牧野洋氏: そういう意味では、小学校の時に、良い先生に出会えたなと思っています。日記を書いて、小学校5、6年生にかけて、『私のおいたち』という自分の人生について、1つの本にまとめるという授業があったんです。それが最初に書いた本だと思います。書くことに関しては、父からの影響もありましたが、この本を書いたという影響も大きかったのかもしれません。親に取材するなど本格的で、『私のおいたち』を書き上げるのは結構大変でした。

――慶應の経済学部をご卒業されていますが、経済に進んだのにはどのような経緯があったのでしょうか?

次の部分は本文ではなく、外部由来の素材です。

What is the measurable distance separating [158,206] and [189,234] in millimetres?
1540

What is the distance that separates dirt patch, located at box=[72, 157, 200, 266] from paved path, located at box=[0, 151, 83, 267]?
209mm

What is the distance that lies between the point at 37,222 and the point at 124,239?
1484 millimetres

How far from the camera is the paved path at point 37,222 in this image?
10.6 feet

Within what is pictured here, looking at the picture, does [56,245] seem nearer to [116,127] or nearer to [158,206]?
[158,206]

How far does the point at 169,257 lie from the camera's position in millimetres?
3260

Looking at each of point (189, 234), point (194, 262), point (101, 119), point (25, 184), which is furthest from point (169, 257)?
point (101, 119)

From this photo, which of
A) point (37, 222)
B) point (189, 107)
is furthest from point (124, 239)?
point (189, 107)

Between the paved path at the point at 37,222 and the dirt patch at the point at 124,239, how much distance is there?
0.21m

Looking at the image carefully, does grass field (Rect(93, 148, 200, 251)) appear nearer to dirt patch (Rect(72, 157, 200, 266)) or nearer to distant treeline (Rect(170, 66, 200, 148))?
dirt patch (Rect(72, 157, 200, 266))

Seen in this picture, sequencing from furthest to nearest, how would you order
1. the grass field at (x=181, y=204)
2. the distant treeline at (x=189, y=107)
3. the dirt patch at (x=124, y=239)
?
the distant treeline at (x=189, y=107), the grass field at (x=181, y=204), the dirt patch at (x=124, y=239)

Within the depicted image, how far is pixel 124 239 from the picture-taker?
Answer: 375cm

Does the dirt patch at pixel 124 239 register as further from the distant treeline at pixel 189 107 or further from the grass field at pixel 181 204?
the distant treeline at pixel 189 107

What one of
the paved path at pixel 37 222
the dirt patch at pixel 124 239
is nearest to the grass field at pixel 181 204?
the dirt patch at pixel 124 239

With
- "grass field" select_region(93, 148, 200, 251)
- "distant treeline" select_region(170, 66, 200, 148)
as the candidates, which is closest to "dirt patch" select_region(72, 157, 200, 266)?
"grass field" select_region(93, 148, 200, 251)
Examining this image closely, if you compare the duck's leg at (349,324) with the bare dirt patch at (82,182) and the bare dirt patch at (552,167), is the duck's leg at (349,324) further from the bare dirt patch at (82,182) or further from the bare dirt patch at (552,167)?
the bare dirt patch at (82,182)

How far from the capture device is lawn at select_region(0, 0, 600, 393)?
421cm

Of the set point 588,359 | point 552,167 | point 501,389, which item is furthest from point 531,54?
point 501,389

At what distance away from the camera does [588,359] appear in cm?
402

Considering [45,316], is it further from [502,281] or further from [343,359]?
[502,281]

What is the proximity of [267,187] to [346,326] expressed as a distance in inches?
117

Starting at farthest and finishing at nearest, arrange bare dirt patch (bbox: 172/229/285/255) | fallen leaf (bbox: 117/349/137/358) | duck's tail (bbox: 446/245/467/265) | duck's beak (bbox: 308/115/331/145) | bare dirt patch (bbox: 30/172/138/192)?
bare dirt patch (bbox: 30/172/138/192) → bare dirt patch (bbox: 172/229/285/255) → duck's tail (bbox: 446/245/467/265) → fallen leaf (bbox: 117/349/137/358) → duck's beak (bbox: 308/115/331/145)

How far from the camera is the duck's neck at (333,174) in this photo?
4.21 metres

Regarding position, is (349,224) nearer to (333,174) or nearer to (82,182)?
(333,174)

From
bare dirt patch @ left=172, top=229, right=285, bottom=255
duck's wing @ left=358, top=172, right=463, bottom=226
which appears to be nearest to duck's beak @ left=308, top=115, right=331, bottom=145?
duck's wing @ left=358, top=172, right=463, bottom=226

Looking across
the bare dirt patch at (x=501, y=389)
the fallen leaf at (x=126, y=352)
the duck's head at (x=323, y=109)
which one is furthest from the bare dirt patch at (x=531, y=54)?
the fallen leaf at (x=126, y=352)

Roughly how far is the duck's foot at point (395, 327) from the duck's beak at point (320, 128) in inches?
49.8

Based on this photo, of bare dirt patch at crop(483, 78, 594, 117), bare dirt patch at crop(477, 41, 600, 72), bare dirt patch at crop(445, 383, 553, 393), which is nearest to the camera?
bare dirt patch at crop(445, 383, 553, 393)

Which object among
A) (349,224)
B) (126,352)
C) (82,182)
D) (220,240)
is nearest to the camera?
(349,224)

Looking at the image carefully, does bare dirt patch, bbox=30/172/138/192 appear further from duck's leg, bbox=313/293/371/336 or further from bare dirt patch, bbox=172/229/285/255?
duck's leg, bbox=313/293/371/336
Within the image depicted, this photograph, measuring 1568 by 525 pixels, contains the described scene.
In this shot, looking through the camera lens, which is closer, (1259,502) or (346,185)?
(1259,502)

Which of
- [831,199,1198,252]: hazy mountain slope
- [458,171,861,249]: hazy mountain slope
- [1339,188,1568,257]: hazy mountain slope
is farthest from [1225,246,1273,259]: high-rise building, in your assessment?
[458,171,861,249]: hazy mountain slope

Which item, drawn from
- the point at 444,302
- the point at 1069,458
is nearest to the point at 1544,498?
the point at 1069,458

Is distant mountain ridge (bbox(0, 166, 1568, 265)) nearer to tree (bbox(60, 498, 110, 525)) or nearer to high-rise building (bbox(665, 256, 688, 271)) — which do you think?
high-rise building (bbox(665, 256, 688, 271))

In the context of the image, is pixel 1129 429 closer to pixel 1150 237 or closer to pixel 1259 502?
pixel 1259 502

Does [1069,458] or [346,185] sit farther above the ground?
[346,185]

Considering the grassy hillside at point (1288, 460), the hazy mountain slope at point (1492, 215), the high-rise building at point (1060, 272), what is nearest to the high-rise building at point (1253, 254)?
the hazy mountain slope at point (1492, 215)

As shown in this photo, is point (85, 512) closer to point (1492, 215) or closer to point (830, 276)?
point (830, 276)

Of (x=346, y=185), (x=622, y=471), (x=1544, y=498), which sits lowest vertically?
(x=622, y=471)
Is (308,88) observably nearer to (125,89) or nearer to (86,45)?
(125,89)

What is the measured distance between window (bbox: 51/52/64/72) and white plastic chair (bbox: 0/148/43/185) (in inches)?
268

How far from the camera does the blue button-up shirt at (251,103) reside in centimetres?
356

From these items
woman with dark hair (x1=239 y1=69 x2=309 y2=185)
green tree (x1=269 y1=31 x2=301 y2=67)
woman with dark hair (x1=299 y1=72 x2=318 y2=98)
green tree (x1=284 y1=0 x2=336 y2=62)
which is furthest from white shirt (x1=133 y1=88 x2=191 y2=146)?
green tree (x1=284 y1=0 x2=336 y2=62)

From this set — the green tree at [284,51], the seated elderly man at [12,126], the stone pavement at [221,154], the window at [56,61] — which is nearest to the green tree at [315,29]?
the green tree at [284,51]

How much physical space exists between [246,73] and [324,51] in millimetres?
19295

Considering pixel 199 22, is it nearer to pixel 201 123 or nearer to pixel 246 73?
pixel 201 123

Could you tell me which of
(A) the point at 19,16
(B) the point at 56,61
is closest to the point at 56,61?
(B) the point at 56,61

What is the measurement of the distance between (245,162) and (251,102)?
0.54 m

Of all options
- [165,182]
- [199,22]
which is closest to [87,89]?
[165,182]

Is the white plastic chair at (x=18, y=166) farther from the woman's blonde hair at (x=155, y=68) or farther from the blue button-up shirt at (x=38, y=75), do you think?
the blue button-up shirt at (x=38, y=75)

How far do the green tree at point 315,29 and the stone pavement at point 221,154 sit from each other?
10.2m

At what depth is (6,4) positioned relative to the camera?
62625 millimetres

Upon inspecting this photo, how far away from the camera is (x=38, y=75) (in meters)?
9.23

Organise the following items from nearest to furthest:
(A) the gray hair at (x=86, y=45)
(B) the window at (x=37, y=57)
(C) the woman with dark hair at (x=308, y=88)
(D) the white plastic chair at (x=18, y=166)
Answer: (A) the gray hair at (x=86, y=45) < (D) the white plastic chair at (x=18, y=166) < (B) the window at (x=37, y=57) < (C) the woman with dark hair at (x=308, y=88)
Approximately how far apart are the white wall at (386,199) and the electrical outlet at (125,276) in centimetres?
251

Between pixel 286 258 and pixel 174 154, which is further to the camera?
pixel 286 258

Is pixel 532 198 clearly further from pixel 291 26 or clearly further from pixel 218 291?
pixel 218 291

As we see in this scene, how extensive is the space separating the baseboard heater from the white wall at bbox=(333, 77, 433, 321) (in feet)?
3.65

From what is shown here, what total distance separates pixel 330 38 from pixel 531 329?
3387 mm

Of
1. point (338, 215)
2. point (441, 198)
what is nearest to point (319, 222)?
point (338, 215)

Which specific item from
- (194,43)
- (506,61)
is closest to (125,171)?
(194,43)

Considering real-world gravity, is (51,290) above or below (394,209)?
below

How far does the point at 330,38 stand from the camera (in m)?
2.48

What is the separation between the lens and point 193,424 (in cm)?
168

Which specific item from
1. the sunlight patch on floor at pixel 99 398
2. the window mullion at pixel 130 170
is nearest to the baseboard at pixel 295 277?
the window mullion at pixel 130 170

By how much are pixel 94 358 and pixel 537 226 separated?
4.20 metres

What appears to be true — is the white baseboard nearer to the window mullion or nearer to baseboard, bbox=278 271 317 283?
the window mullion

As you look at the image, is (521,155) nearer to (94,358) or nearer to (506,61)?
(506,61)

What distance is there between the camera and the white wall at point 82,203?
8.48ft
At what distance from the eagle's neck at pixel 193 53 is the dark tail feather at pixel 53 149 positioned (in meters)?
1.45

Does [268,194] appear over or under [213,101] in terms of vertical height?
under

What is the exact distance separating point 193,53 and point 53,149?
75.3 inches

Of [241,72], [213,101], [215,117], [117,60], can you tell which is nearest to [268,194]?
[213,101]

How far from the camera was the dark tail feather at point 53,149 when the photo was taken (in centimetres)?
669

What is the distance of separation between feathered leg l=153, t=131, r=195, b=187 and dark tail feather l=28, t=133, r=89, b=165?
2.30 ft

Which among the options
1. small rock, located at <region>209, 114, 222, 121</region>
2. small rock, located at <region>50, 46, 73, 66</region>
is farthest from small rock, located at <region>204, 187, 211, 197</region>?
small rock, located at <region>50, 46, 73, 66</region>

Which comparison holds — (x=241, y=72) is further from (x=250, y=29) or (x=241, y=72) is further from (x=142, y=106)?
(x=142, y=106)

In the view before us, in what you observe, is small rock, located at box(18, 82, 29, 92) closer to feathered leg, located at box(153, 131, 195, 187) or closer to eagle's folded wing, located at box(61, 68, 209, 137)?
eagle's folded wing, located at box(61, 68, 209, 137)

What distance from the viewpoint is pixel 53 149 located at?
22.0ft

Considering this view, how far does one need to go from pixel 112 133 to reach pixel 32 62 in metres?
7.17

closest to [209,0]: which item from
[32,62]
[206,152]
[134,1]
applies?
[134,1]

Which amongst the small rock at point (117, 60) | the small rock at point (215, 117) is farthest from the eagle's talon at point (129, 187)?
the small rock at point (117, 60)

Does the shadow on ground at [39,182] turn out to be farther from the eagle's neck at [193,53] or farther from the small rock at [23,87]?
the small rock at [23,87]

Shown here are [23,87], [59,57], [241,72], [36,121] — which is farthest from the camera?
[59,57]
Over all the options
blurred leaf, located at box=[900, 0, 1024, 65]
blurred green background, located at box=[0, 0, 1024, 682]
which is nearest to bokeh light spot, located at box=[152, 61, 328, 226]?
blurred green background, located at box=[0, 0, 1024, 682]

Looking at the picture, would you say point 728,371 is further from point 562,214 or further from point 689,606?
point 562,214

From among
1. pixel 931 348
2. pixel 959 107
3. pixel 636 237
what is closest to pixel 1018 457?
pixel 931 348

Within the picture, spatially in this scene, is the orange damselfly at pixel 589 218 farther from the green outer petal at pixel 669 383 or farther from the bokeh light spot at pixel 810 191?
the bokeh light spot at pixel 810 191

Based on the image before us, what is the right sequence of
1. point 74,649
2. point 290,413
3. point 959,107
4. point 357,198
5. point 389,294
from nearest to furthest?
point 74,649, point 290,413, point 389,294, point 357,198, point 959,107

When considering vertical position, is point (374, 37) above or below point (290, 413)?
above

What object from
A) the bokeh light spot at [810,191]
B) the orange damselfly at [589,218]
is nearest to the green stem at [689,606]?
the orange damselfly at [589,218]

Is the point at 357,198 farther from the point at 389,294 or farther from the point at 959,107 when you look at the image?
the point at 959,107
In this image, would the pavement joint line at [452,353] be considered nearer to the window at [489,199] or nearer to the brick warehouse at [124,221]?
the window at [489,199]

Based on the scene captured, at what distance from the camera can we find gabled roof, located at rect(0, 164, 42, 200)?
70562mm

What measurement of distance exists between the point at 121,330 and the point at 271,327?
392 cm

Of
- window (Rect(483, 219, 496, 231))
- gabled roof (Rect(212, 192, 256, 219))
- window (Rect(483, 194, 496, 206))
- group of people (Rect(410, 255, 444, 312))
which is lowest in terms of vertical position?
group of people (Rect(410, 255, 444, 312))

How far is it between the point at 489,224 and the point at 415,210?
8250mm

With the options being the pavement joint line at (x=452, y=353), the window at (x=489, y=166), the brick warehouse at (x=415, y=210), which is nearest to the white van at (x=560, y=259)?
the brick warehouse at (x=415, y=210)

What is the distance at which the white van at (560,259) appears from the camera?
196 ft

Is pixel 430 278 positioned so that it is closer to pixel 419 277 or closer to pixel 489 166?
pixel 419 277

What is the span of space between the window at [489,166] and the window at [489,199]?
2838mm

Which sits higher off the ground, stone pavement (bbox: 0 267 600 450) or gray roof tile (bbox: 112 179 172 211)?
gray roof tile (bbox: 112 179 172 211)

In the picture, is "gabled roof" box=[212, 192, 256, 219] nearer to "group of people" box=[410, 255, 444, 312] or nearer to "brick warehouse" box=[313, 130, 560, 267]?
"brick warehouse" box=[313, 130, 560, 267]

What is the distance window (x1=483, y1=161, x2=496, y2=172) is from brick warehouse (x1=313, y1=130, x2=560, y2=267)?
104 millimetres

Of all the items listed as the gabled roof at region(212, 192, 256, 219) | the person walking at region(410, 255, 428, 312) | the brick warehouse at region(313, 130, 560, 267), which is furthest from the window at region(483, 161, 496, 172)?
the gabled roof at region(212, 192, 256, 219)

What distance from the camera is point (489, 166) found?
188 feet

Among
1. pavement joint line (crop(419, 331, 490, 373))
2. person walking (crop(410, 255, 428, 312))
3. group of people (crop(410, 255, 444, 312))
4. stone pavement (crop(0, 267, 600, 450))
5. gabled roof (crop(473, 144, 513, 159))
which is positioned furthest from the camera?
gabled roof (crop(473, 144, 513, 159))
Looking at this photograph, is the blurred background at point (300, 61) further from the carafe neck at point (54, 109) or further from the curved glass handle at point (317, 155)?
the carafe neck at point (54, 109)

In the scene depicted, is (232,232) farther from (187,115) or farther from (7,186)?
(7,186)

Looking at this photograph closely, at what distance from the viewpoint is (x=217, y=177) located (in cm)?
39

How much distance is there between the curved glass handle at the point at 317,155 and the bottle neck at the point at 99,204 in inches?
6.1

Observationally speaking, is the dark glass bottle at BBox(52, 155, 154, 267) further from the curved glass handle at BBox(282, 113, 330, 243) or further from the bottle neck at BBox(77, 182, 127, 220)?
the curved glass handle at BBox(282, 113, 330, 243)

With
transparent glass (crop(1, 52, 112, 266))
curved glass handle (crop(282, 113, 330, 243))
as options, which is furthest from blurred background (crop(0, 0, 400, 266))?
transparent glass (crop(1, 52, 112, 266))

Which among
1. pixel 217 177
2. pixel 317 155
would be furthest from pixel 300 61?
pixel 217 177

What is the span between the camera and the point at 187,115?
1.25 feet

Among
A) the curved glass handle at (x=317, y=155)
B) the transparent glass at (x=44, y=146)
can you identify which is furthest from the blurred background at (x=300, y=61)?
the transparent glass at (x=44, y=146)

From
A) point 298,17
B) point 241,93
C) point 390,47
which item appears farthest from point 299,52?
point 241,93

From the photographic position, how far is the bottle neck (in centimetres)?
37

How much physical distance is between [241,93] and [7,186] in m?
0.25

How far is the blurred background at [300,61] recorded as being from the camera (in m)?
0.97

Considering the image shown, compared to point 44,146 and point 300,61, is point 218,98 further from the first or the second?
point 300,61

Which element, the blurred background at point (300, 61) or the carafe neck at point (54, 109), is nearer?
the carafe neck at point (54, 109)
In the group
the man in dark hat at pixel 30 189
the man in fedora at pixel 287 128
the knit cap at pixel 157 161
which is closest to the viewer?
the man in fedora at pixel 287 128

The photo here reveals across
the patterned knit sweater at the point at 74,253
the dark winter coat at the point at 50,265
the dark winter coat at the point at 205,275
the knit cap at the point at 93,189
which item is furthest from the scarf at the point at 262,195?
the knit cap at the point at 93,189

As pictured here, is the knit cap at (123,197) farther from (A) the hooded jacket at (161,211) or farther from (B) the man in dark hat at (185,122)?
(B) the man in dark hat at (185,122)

牧野洋氏: 家では朝日新聞と日経新聞をとっていて、父の書斎は経済の本ばかりだったことから、経済になじみがあったということもありました。しかし、理工系の方に進みたいと思うほどモノ作りはずっと好きで、建築家になりたいなと思っていたんです。でも物理や数学などは、学問的には得意ではなく、高校の2年生までは理系にいましたが途中で文転しました。当時は英語は得意だったんですが、国語の漢文と古文が不得意で、文系に行くには不利でした。ですが、慶応経済は国語の代わりに数学が受験科目だったので、どうにかなりました。というか、慶応経済以外は事実上選択肢はなかった状況でした。